Contract testing with Spring Cloud Contract

// Java — Spring Cloud Contract DSL
// src/test/resources/contracts/user_service/get_user_by_id.groovy
Contract.make {
    request {
        method 'GET'
        url '/users/1'
        headers {
            accept(applicationJson())
        }
    }
    response {
        status 200
        headers {
            contentType(applicationJson())
        }
        body([
            id: 1,
            name: 'Alice',
            email: 'alice@x.com',
            role: 'admin',
        ])
    }
}

// Provider test auto-generated by Spring Cloud Contract
@AutoConfigureStubRunner
class UserContractTest {

    @Test
    void validate_user_contract() throws Exception {
        // Auto-generated test from the contract
        mockMvc.perform(get("/users/1")
                .accept(MediaType.APPLICATION_JSON))
                .andExpect(status().isOk())
                .andExpect(jsonPath("$.name").value("Alice"))
                .andExpect(jsonPath("$.email").value("alice@x.com"));
    }
}

Can-I-Deploy check

# Check if it's safe to deploy — verifies all contracts are satisfied
npx pact-broker can-i-deploy \
  --broker-base-url $PACT_BROKER_URL \
  --broker-token $PACT_BROKER_TOKEN \
  --participant order-service \
  --version $GIT_SHA \
  --to-environment production

# Exit 0: safe to deploy
# Exit 1: not safe — a contract is broken

Best Practices

  • For a deeper guide, see Fixture Setup/Teardown: Reusable Test Context Lifecycle.

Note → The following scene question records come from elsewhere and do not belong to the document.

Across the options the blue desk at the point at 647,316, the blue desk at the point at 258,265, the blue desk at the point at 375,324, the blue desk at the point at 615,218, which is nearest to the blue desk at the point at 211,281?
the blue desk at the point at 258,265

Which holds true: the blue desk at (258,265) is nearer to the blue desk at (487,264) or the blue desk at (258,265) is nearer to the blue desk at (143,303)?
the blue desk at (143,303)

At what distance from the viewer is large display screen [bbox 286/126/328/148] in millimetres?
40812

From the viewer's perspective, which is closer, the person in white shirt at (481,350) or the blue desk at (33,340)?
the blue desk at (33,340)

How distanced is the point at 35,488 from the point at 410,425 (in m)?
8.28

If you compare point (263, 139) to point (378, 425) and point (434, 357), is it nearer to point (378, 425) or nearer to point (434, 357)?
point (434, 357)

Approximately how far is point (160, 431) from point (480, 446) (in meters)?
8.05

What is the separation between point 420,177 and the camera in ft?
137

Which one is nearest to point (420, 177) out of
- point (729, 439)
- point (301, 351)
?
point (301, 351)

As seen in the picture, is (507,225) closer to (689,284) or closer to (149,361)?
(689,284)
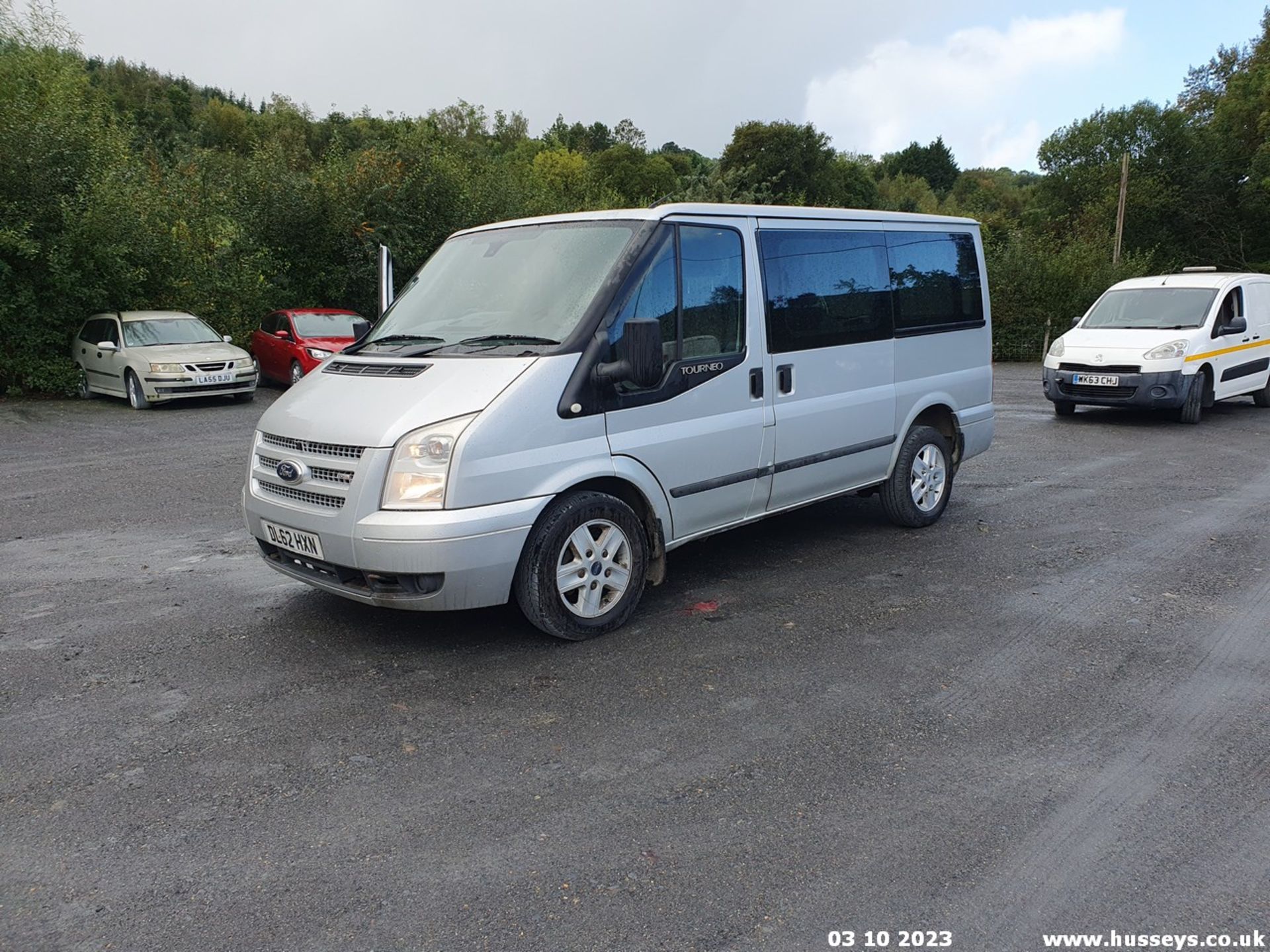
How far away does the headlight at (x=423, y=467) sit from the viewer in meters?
4.55

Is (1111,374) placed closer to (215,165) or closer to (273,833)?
(273,833)

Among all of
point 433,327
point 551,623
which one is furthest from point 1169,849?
point 433,327

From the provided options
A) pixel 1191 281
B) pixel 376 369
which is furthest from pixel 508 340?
pixel 1191 281

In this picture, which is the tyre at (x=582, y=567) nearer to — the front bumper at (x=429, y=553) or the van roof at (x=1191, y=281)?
the front bumper at (x=429, y=553)

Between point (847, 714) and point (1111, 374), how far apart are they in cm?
1085

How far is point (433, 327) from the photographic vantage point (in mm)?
5574

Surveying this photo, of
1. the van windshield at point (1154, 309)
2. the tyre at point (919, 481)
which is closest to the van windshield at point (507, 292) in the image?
the tyre at point (919, 481)

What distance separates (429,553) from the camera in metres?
4.50

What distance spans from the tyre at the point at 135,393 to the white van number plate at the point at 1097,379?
14287 millimetres

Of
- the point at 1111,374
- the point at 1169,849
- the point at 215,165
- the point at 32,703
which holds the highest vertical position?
the point at 215,165

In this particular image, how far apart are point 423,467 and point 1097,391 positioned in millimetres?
11551

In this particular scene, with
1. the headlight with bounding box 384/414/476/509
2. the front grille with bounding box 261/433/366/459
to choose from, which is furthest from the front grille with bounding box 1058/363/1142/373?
the front grille with bounding box 261/433/366/459

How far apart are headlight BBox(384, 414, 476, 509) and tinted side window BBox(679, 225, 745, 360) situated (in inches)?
59.1

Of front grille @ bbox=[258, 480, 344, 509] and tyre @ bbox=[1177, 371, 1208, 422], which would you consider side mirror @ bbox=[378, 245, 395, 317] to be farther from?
tyre @ bbox=[1177, 371, 1208, 422]
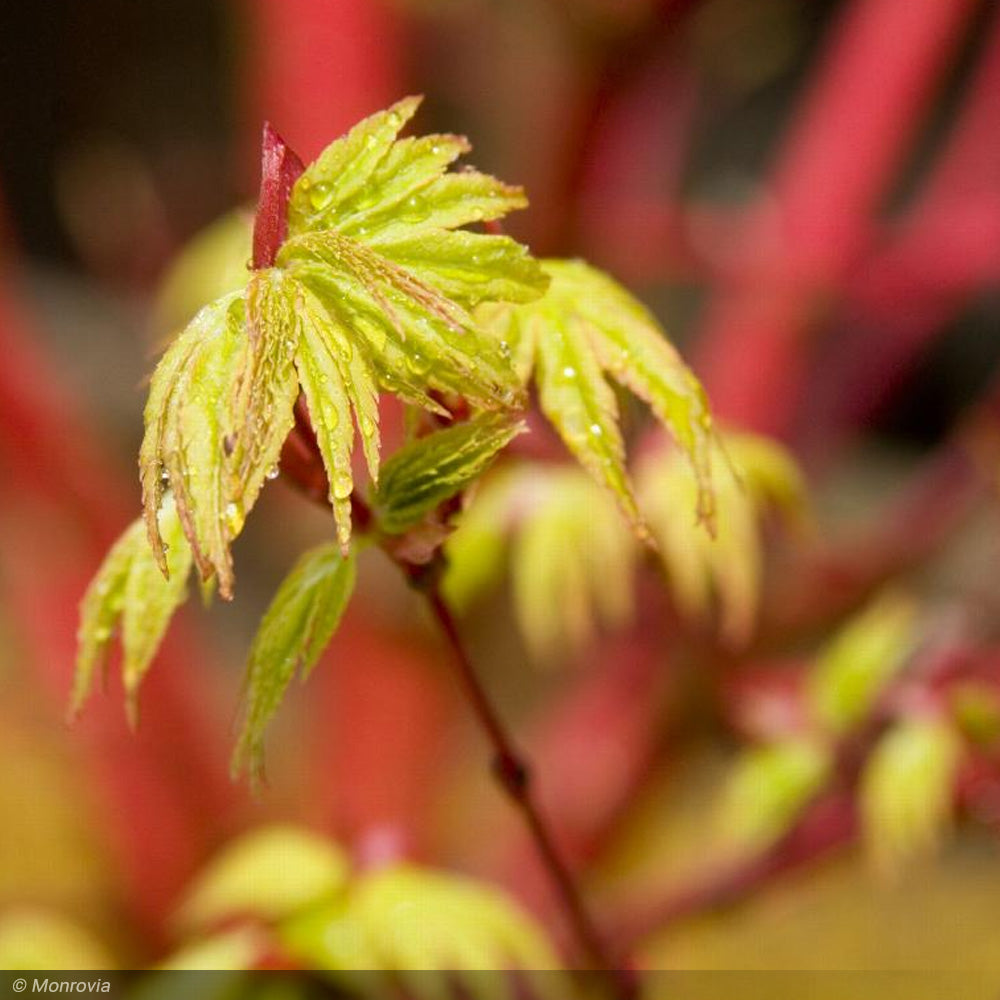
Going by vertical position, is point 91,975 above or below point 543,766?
above

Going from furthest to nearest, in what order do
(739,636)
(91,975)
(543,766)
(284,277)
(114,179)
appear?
(114,179), (543,766), (739,636), (91,975), (284,277)

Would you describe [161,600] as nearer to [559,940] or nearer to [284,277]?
[284,277]

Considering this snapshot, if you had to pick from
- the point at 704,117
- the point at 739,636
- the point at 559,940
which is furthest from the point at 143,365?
the point at 559,940

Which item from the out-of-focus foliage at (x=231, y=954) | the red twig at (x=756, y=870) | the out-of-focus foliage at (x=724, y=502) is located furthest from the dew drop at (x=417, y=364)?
the red twig at (x=756, y=870)

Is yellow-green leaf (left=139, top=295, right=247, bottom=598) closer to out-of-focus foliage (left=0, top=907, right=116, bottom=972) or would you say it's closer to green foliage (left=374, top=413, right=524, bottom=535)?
green foliage (left=374, top=413, right=524, bottom=535)

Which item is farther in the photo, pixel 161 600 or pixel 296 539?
pixel 296 539

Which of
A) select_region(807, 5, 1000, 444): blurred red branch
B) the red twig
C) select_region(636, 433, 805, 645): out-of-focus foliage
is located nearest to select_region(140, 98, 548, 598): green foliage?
select_region(636, 433, 805, 645): out-of-focus foliage

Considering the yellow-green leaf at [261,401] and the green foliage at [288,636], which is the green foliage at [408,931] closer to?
the green foliage at [288,636]
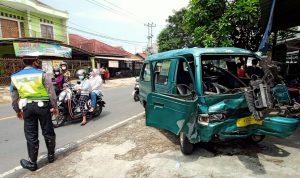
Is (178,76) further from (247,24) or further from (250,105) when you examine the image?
(247,24)

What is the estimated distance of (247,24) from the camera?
10375 mm

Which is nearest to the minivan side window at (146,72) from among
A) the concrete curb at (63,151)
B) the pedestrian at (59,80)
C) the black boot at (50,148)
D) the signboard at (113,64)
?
the concrete curb at (63,151)

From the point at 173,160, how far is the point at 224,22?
7.17 m

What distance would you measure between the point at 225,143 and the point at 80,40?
33682 mm

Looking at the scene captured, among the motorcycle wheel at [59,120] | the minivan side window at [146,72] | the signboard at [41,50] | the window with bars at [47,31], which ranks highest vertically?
the window with bars at [47,31]

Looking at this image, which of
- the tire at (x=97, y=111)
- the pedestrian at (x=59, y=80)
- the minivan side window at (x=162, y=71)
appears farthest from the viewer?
the tire at (x=97, y=111)

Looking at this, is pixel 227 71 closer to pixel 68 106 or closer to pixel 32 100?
pixel 32 100

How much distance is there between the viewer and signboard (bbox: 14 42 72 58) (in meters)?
20.0

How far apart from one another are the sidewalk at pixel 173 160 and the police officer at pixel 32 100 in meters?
0.49

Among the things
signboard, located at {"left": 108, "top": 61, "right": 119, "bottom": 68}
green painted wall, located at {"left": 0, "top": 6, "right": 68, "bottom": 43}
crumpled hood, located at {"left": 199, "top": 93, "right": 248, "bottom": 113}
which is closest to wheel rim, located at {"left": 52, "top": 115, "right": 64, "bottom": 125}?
crumpled hood, located at {"left": 199, "top": 93, "right": 248, "bottom": 113}

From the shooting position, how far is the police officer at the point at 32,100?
14.3 ft

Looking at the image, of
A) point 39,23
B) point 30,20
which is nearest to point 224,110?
point 30,20

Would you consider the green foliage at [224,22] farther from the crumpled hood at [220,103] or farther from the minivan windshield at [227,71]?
the crumpled hood at [220,103]

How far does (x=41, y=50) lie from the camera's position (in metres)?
21.4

  • Consumer-driven — let consumers define what they need, not what the provider exposes

  • Use matchers — like(), term(), eachLike() instead of exact values for flexibility

  • Keep contracts small — one contract per interaction, not one giant contract

  • Use provider states — set up specific data conditions on the provider side

  • Publish to a broker — enables cross-team contract verification and can-i-deploy checks

  • Run in CI — both consumer tests and provider verification should run in CI

  • Version your contracts — tag with git SHA or semver for traceability

  • Don’t replace all integration tests — contracts verify shape, not data correctness

Common Mistakes

  • Exact value matching: using exact values instead of matchers makes contracts brittle. Use like() for type matching.
  • Not using provider states: without states, the provider can’t set up the right data for each contract. Always define states.
  • Skipping broker: without a broker, cross-team verification doesn’t happen. Contracts are only verified locally.
  • Testing business logic in contracts: contracts should verify API shape, not business rules. Keep them focused on request/response format.
  • Not running provider verification: consumers write contracts but providers never verify them. Both sides must run tests.

FAQ

What is consumer-driven contract testing?

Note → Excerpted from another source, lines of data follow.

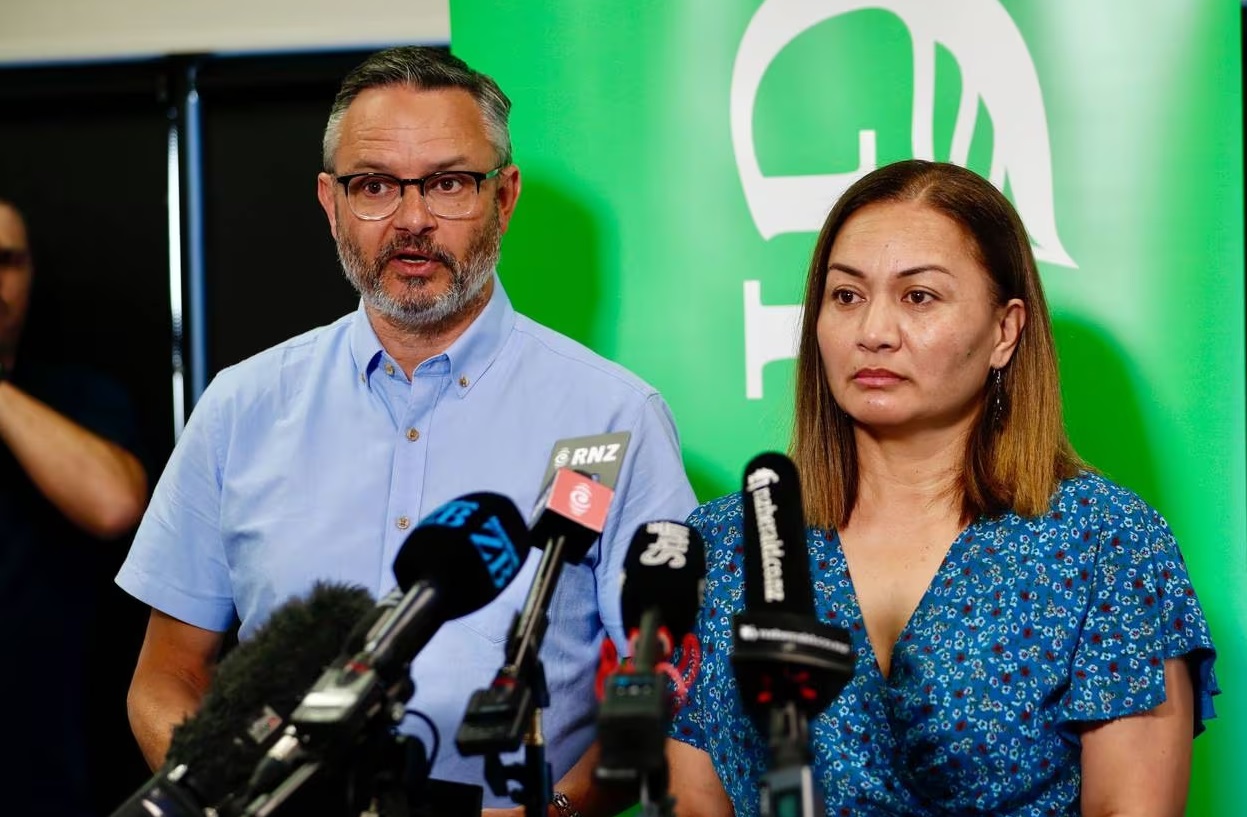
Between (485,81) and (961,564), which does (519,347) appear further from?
(961,564)

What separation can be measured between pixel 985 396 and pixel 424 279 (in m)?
0.98

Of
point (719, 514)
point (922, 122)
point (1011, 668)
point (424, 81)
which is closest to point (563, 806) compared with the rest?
point (719, 514)

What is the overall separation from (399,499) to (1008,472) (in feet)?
3.39

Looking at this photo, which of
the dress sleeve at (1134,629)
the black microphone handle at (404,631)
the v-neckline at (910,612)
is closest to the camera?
the black microphone handle at (404,631)

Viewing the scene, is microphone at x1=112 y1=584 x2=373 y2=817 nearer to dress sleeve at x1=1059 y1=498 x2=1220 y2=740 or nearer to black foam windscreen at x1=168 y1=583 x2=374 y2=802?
black foam windscreen at x1=168 y1=583 x2=374 y2=802

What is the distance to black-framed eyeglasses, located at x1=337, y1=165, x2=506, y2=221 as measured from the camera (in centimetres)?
263

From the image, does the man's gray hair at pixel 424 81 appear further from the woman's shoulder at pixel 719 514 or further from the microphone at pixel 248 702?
the microphone at pixel 248 702

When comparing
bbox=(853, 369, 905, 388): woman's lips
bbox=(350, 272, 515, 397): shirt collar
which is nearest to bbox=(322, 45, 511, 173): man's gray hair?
bbox=(350, 272, 515, 397): shirt collar

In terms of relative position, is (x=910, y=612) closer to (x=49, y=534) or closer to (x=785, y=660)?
(x=785, y=660)

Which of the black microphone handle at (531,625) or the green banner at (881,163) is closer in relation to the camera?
the black microphone handle at (531,625)

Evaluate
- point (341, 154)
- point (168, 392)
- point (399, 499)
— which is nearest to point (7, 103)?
point (168, 392)

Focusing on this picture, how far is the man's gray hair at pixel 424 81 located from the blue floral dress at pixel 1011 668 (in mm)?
1076

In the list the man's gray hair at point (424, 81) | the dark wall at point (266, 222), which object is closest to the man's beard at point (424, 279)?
the man's gray hair at point (424, 81)

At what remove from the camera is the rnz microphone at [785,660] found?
4.15 ft
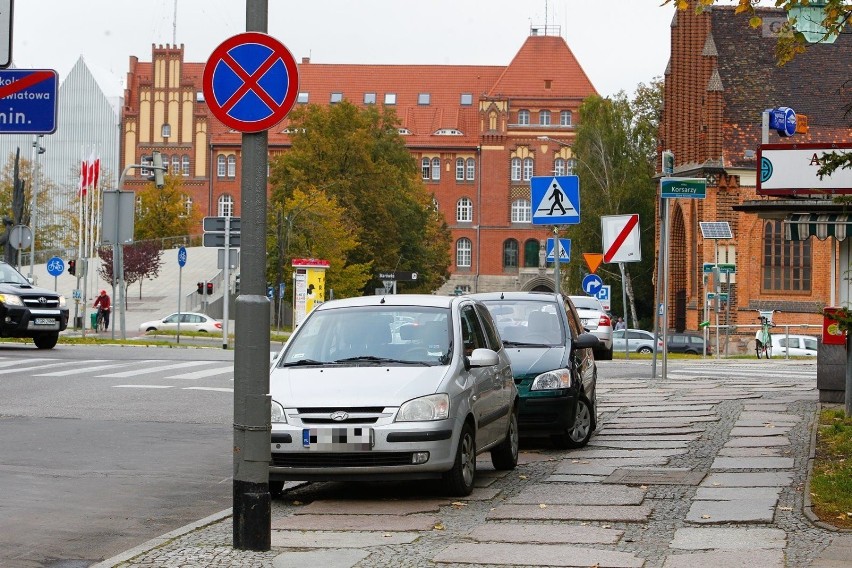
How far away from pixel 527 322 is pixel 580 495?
4.55 m

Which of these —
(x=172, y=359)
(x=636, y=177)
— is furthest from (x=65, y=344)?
(x=636, y=177)

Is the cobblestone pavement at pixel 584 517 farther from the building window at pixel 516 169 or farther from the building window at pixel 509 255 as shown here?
the building window at pixel 509 255

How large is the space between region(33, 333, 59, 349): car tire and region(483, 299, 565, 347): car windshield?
17.4 meters

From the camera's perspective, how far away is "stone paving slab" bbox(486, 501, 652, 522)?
9391mm

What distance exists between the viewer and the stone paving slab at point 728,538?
26.9ft

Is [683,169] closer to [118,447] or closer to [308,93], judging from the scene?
[118,447]

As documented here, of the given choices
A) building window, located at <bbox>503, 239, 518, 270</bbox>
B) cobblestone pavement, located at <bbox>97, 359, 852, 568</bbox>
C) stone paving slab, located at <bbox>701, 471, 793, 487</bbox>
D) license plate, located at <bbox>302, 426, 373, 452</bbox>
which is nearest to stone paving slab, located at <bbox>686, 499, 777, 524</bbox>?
cobblestone pavement, located at <bbox>97, 359, 852, 568</bbox>

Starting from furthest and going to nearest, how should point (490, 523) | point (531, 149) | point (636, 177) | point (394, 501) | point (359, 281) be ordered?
point (531, 149)
point (636, 177)
point (359, 281)
point (394, 501)
point (490, 523)

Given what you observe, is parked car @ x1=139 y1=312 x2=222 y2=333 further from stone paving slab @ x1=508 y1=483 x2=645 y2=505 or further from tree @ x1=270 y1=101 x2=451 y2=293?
stone paving slab @ x1=508 y1=483 x2=645 y2=505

The consumer writes a contract describing what it expects from the provider. The provider then verifies it can satisfy that contract. This ensures the provider doesn’t break the consumer’s expectations.

What is a Pact Broker?

A service that stores and manages contracts. It enables cross-team verification, can-i-deploy checks, and contract versioning. Pactflow is the hosted version.

How is contract testing different from integration testing?

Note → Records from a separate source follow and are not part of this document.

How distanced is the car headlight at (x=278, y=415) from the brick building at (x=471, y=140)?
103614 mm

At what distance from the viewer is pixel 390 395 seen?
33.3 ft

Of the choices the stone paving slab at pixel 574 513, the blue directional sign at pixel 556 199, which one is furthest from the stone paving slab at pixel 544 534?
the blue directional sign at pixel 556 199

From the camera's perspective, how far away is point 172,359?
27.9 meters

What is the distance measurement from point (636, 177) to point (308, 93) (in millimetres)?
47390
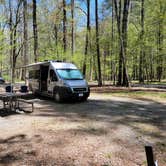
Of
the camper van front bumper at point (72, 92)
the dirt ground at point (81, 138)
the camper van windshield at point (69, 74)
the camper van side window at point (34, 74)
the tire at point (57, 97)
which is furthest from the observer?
the camper van side window at point (34, 74)

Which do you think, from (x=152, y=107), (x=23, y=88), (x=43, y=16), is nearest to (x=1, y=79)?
(x=43, y=16)

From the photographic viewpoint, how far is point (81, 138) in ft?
23.1

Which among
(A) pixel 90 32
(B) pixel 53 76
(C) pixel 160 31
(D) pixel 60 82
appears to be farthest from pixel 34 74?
(C) pixel 160 31

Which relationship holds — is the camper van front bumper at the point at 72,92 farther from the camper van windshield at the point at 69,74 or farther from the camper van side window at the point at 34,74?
the camper van side window at the point at 34,74

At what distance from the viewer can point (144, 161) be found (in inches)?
217

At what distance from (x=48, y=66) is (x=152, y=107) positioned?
22.7ft

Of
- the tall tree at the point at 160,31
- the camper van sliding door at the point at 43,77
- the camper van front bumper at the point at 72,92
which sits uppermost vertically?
the tall tree at the point at 160,31

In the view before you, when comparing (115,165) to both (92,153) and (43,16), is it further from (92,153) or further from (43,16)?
(43,16)

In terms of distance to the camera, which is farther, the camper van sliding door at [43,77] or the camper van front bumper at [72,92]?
the camper van sliding door at [43,77]

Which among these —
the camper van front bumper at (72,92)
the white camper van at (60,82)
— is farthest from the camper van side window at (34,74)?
the camper van front bumper at (72,92)

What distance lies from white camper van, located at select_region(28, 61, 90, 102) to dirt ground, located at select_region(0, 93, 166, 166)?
10.5 ft

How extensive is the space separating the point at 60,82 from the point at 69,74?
3.01ft

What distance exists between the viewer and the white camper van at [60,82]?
45.9 ft

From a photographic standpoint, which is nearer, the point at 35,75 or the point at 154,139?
the point at 154,139
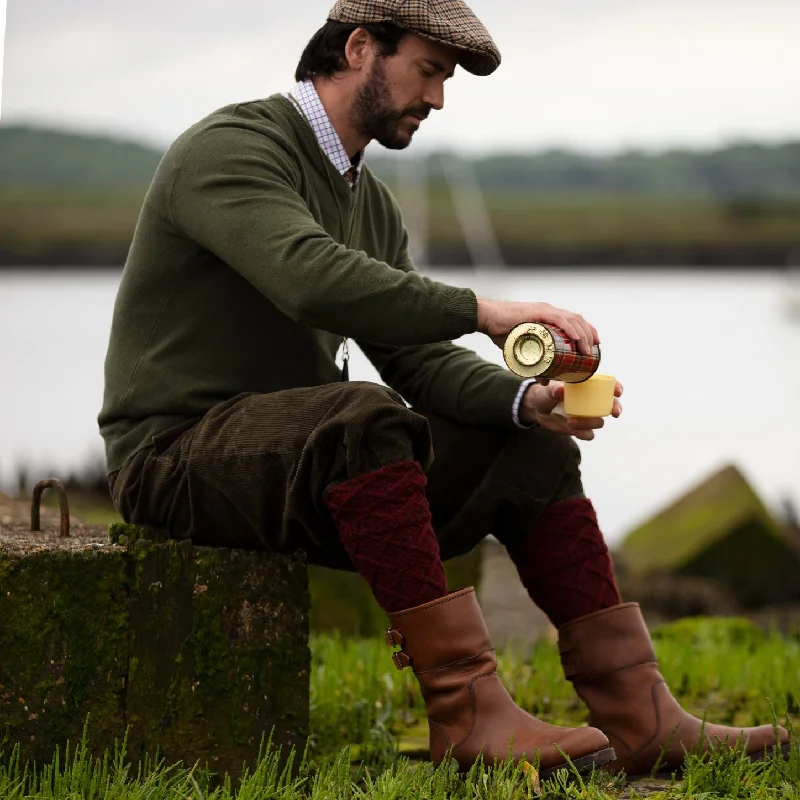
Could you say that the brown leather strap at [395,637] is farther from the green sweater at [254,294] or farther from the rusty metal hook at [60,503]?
the rusty metal hook at [60,503]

Integration tests deploy services together and test end-to-end. Contract tests verify the interface contract without deploying together. Contracts are faster, cheaper, and catch integration bugs earlier.

What are provider states?

Provider states are setup conditions for the provider. For example, “a user with id 1 exists” tells the provider to create that user before running the contract verification.

Should I use contract testing or OpenAPI validation?

Both. OpenAPI validates the spec against the implementation. Contract testing verifies that consumers and providers agree on the actual interactions. They complement each other.